According to the method of the invention, only small portions of the solidified biological material have been spiked with an appropriate amount of carrier medium to minimize the exposure to temperature or the time the elevated temperature biological material is exposed. This resulted in a discontinuous Arbeiswelse.

In a further processing step, the melt containing the biological material is dispersed according to the invention in a cooling medium in which the support material is not soluble, z. B. by dripping the melt from a narrow opening in a column in which the cooling medium is located. The resulting beads can solidify due to an existing temperature gradient. The cooling medium should have a lower density than the melt, but the sinking of the beads should be done so slowly that a solidification of the melt is possible. For example, ethanol, water, ethanol-water mixtures or similar hydrophilic substances are suitable as cooling medium. In the cooling bath is a collection basket, which allows the removal of the resulting beads without destroying the temperature gradient.
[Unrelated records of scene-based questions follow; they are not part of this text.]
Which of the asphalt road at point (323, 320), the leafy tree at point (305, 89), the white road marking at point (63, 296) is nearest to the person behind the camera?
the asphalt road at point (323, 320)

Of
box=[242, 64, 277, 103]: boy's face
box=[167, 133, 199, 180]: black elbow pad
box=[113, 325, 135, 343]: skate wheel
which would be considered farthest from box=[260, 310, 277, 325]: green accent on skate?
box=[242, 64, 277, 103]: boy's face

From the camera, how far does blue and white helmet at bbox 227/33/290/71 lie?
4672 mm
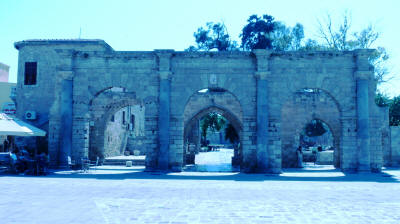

After removal, the beads are dried by a stream of Kattfuft and stored until use in airtight and moisture-protected vessels.

embodiment

27.0 g of lyophilized, attenuated and avirulent TGE vaccines with a titre of about 10 ⁶⁰ -10 ^6S KID ₅₀ Zg are milled with 1.35 g of hydrophobic highly dispersed silicic acid and 49.9 g of dried lactose in a beater mill. In portions of 30.0 g, the powder mixture is suspended in twice the amount of a fat melt of SS parts of suppository mass 15 and 5 parts of sunflower hard fat. This suspension melt is from a narrow opening, z. B. a dropper pipette with a capacity of 2.5 ml and an outlet of 1.2 mm, with a mean dropping speed of 150 drops / min in a cooling bath, eg 70Vol .-% ethanol, dripped, that pearls of a diameter of about 1 , 0-3.0 mm arise. The contact time with the cooling liquid should not exceed 30 minutes, in addition there is a collecting basket in the cooling bath, which allows removal of the resulting beads without lifting the temperature gradient. The molded articles removed from the cooling liquid are spread on filter paper and dried by blowing in cold air. The tar getter for these beads is 10 ^SO -1 ^SS

Claims (5)

1. A process for the preparation of oral vaccines, characterized in that sensitive biological | Materials to be effective only in the small intestine, into solid carriers which are insoluble and non-digestible in gastric juice and non-meltable at body temperature, but have a melting point which allows incorporation of the biological substance into the molten carrier at a temperature at which it no damage to the biological substance occurs, preferably in such solid carriers, which consist of lipophilic, forming masses, for. B. of a low melting temperature fat and a higher, are incorporated so that the carrier in liquid form, in which the biological material is homogeneously dispersed, in a suitable, for the biological material at least under the process conditions inert cooling medium is dispersed, that Beads of a diameter of 1-3mm and preferably more than 2 mm arise, with there is no or only a very small loss of activity of the biological material in the entire manufacturing process. 2. The method according to claim 1, characterized in that the dispersion of the vaccine-containing melt takes place by dripping from a narrow opening, wherein the beads formed due to a density difference between the cooling medium and the carrier containing the biological material in the cooling medium fall down and due to a existing temperature gradients solidify, and that a removal of the resulting beads without destruction of the temperature gradient is possible. 3. The method according to claim 1 and 2, characterized in that the sensitive biological material is a lyophilized, attenuated, avirulent TGE virus and that no titer waste occurs during its processing. 4. The method according to claim 1 to 3, characterized in that the TGE viruses in a carrier having a slip melting point of 40-44 ⁰ C and preferably of 42 ° C, are incorporated. 5. The method according to claim 1 and 4, characterized in that the lyophUisierte, attenuated, avirulent TGE vaccine strain is processed so that an addition to conventional feed is possible.